[Spatial data with pictures]
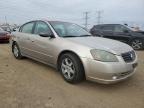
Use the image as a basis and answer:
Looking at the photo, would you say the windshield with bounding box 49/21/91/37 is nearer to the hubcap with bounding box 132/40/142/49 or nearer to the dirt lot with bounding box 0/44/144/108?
the dirt lot with bounding box 0/44/144/108

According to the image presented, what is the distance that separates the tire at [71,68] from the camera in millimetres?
3975

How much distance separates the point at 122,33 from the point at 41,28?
21.4 feet

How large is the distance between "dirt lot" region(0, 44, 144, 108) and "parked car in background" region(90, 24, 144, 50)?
549cm

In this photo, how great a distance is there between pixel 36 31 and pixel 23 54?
113cm

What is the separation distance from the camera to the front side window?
16.5ft

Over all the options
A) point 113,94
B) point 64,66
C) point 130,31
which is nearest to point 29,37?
point 64,66

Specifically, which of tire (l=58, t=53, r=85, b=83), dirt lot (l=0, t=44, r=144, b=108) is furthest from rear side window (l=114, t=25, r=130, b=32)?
tire (l=58, t=53, r=85, b=83)

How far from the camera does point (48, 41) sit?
15.6ft

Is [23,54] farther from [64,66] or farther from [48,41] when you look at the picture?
[64,66]

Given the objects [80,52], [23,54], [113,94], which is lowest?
[113,94]

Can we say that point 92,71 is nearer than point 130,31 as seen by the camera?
Yes

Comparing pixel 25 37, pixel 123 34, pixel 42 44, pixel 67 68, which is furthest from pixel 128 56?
pixel 123 34

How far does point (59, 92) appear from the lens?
12.7ft

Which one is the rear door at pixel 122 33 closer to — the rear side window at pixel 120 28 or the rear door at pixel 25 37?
the rear side window at pixel 120 28
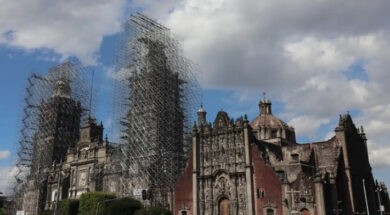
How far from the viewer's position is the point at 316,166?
64.7 meters

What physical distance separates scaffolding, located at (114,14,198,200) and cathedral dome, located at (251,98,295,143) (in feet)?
43.4

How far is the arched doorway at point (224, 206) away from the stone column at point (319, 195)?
42.4 feet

What to do — Switch every "camera" in the data above to "viewer" and change nothing else. Return the whole data with the pictures left out.

Written response —
Use the image as a basis and answer:
Looking at the photo, would you say the windshield with bounding box 49/21/91/37 is nearer to the hubcap with bounding box 132/40/142/49 or nearer to the dirt lot with bounding box 0/44/144/108?
the dirt lot with bounding box 0/44/144/108

According to the image presented, what is the distance that separates the tire at [71,68] from the viewer in millimetres?
3975

How much distance separates the point at 122,33 from the point at 41,28?
21.4 feet

How large is the distance between "dirt lot" region(0, 44, 144, 108) and "parked car in background" region(90, 24, 144, 50)?
549cm

In this photo, how great a distance is there between pixel 36 31 and pixel 23 54?
113cm

What is the separation distance from the viewer to the front side window?
16.5ft

Over all the options
A) point 113,94
B) point 64,66
C) point 130,31
which is nearest to point 29,37?
point 64,66

Specifically, which of tire (l=58, t=53, r=85, b=83), dirt lot (l=0, t=44, r=144, b=108) is furthest from rear side window (l=114, t=25, r=130, b=32)?
tire (l=58, t=53, r=85, b=83)

How far from the viewer does point (48, 41) sit?
15.6ft

Is [23,54] farther from [64,66] or farther from [48,41] when you look at the picture?
[64,66]

Given the objects [80,52], [23,54], [113,94], which is lowest?
[113,94]

Can we say that point 92,71 is nearer than point 130,31 as seen by the viewer?
Yes

Comparing pixel 25 37, pixel 123 34, pixel 42 44, pixel 67 68, which is furthest from pixel 128 56?
pixel 123 34

How far does point (59, 92) appear from the lens?
12.7ft

Which one is the rear door at pixel 122 33 closer to — the rear side window at pixel 120 28 or the rear door at pixel 25 37?
the rear side window at pixel 120 28
How far from the viewer's position is the point at 316,166?
64.7 meters

What physical distance separates scaffolding, located at (114,14,198,200) and cathedral dome, located at (251,98,295,143) (in feet)?
43.4

How far is the arched doorway at point (224, 206) away from the stone column at point (319, 195)?
42.4 feet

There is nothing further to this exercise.